Dupilumab can be used with or without topical corticosteroids. It is also indicated as an add-on maintenance treatment in patients with moderate-to-severe asthma aged 12 years and older with an eosinophilic phenotype or with oral corticosteroid-dependent asthma.

At a recent SEC meeting for pulmonary, the committee examined the proposed study protocol no. LPS16676, Version: 5.0 dated 28 JAN 2021 presented by drug-maker Sanofi.

Analyzing the risk versus benefit to the patients, the committee observed that the safety profile of the investigational drug from various preclinical and clinical phase studies was presented to the committee.

In addition, in line with the innovation versus existing therapeutic option, the expert panel found that the study is to assess the effect of Dupilumab on preventing or slowing the rate of lung function decline by Week 52 (year 1) compared to placebo in a population with moderate to severe asthma.
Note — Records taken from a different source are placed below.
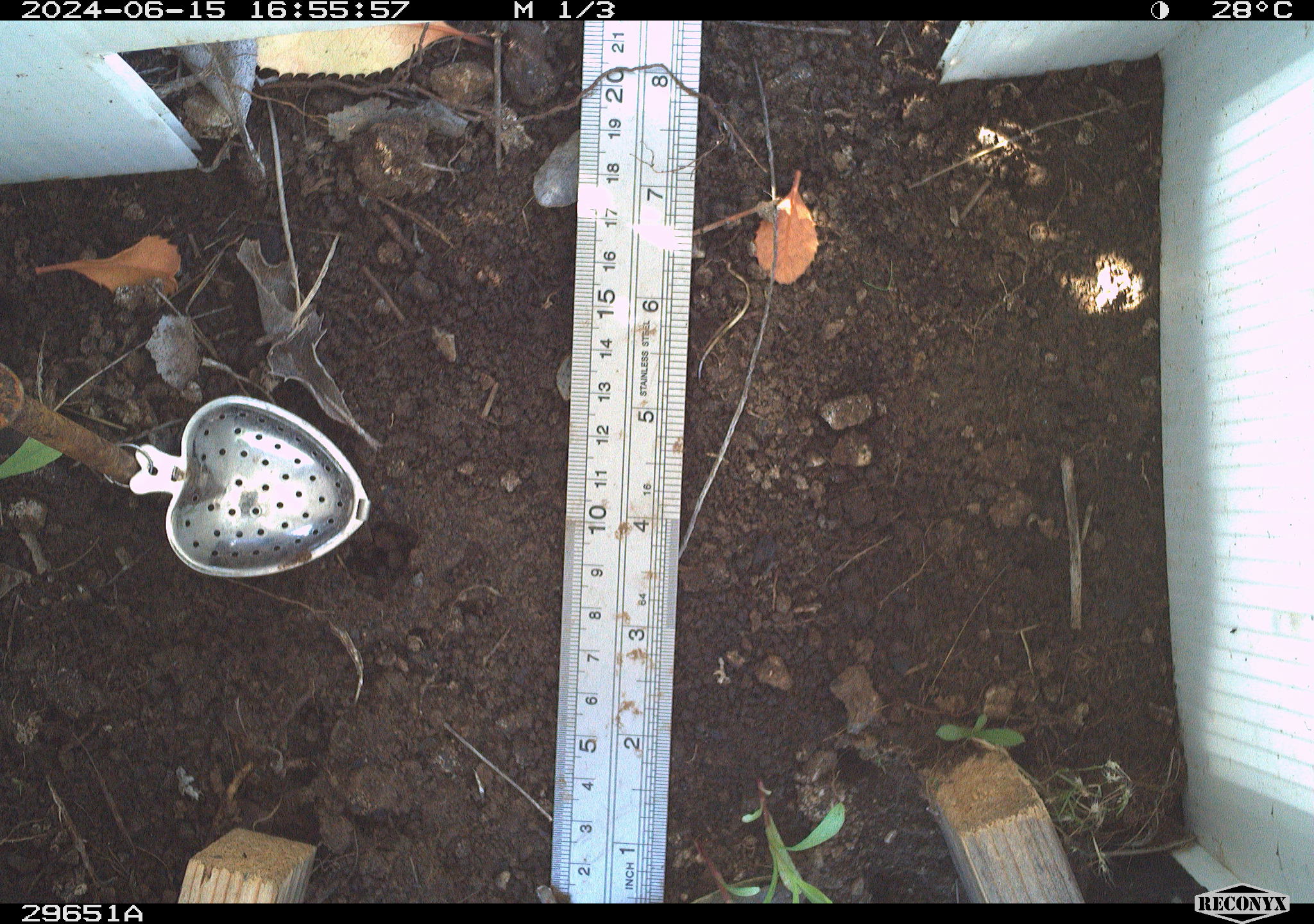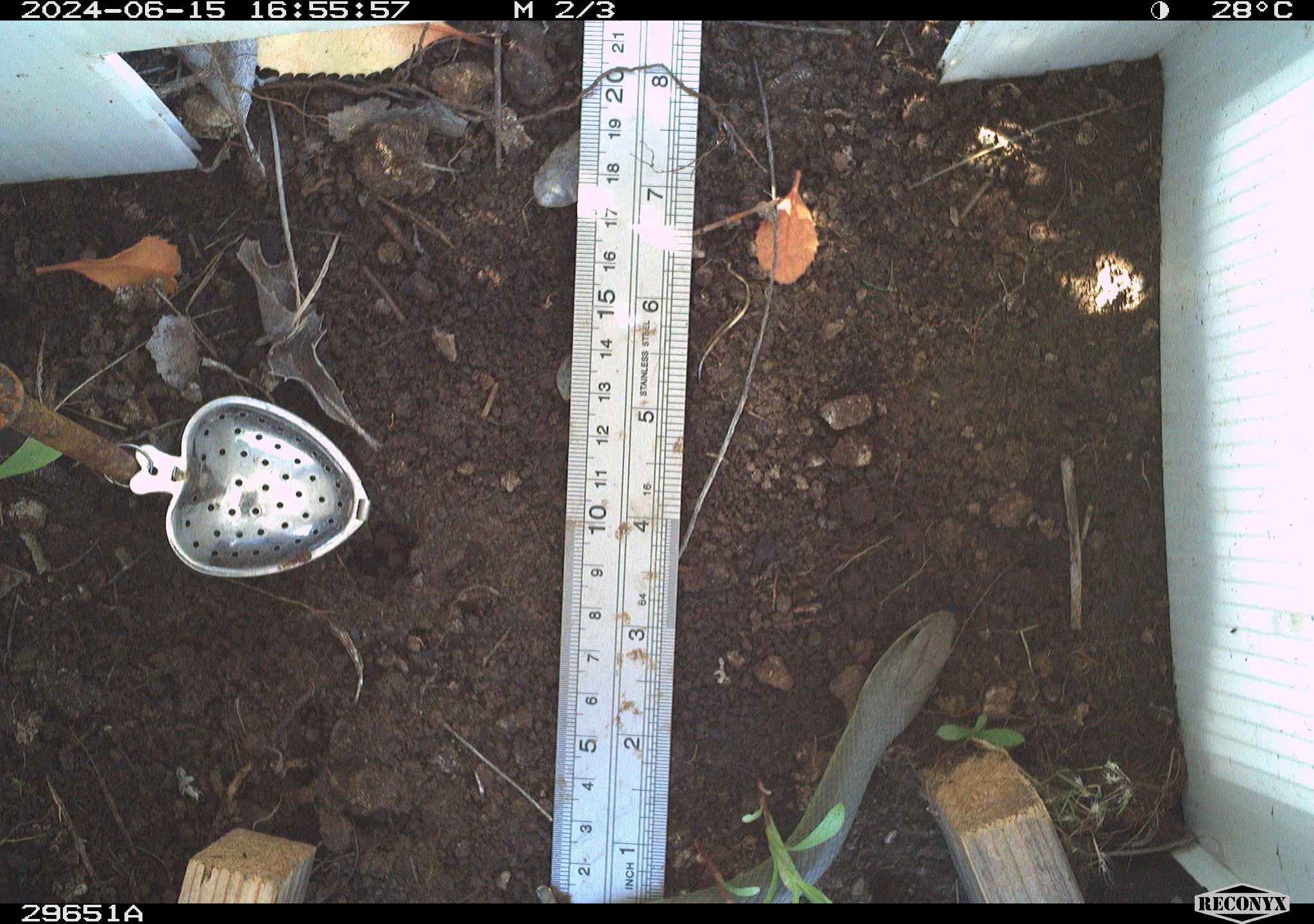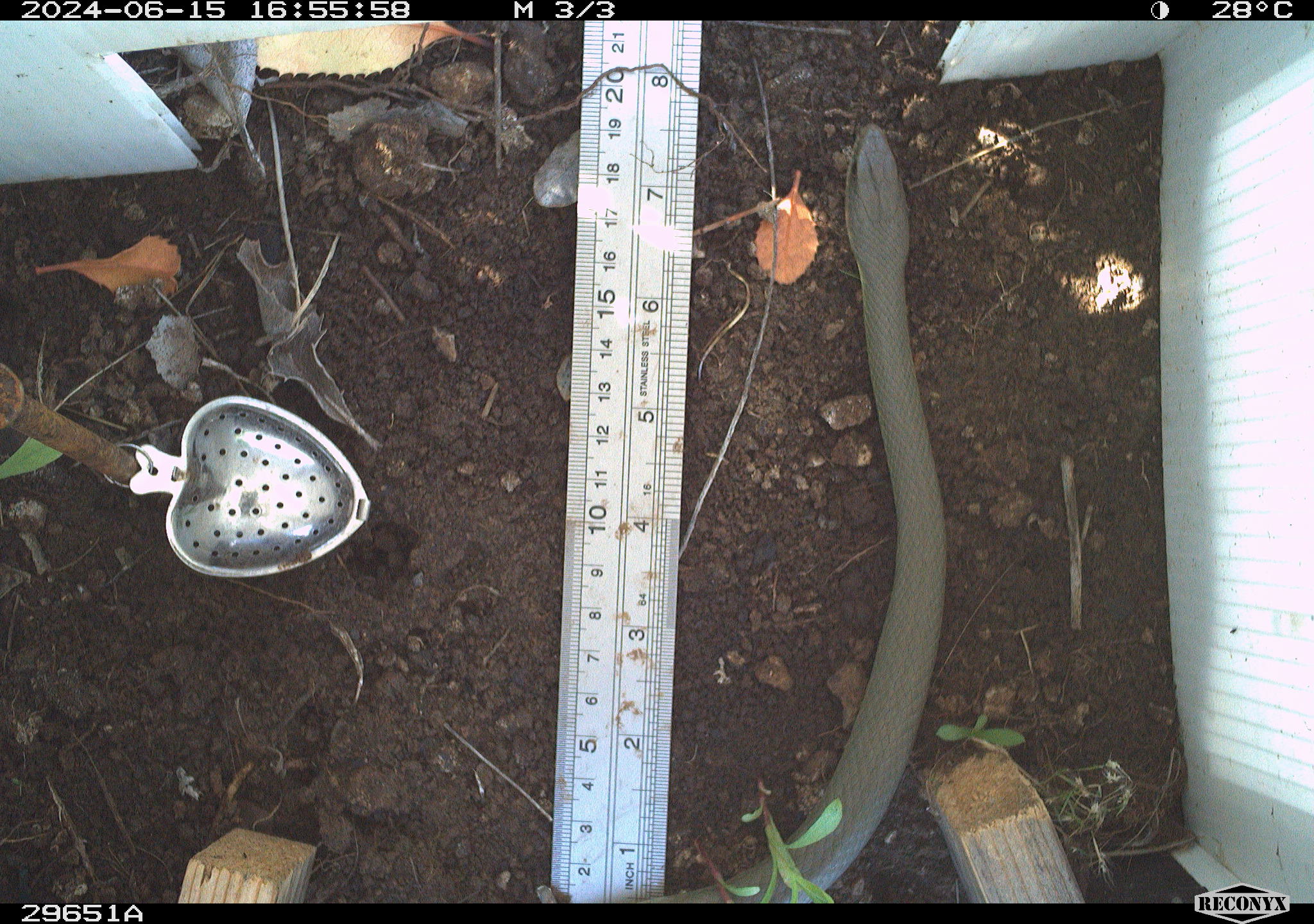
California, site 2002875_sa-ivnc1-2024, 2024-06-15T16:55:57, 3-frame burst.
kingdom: Animalia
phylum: Chordata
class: Reptilia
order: Squamata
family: Colubridae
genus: Coluber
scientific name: Coluber constrictor mormon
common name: western yellow-bellied racer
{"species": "western yellow-bellied racer (Coluber constrictor mormon)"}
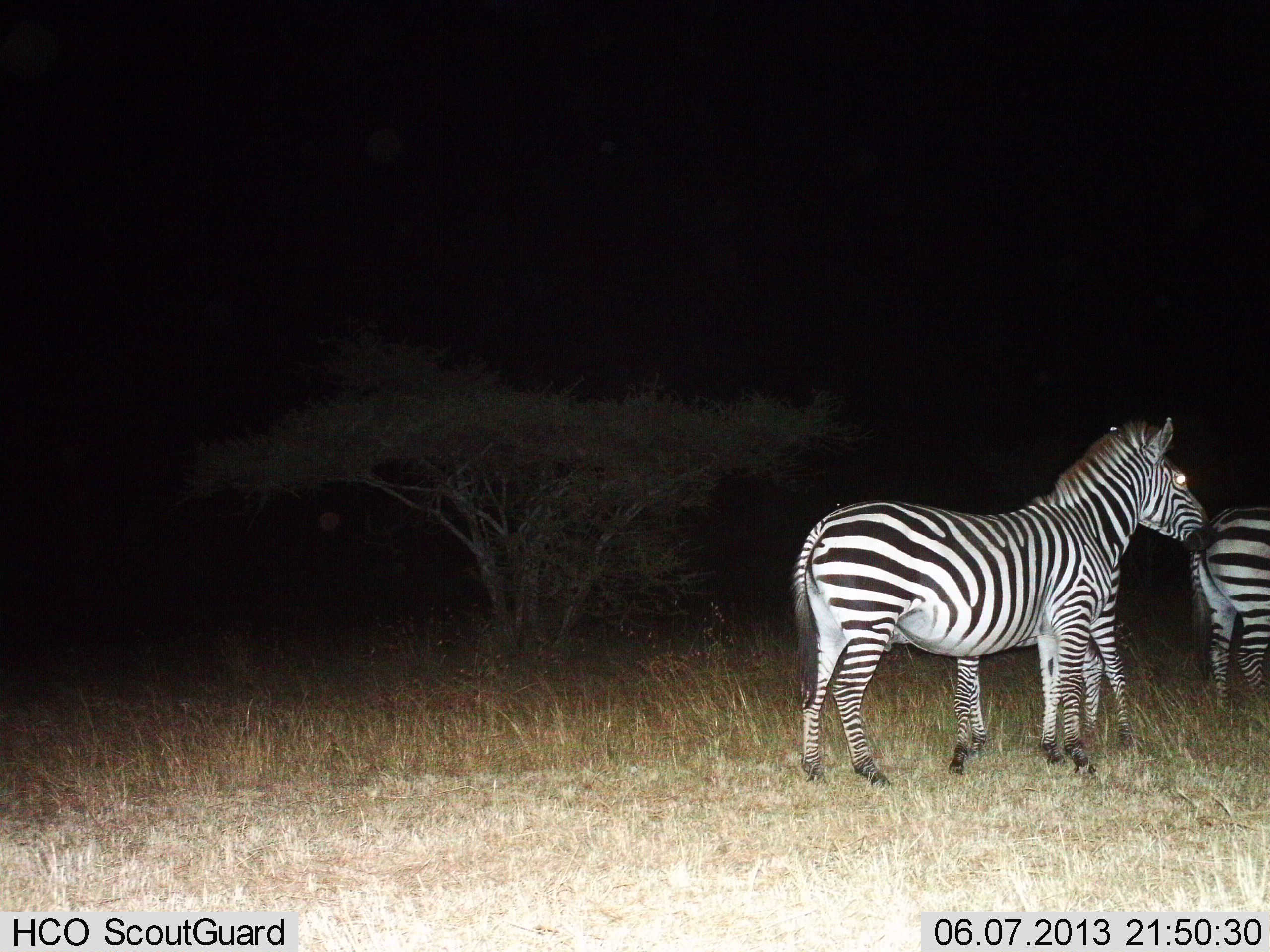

Furthermore, the committee also observed that the test drug may potentially provide an alternative treatment option for patients with uncontrolled moderate to severe asthma.

The committee noted that the test drug is not approved in India and there is no available data on the test drug's use in pregnant women to inform any drug associated risk. Human IgG antibodies are known to cross the placental barrier; therefore, test drugs may be transmitted from the mother to the developing fetus.

After detailed deliberation, the committee recommended the grant of permission to conduct the study with the following conditions:

1. In India, the study should be considered as Phase III, and accordingly, only the Phase III part of the proposed study is to be conducted in India.

2. The firm should perform the QuantiFERON-TB Gold test during the screening visit to exclude latent- TB subjects from the study.

3. Women of childbearing potential should be excluded from the study. The firm should perform a serum pregnancy test during screening of women of child bearing potential in the trial.

In addition, the expert panel also directed the firm that it should submit an India specific protocol addendum to CDSCO.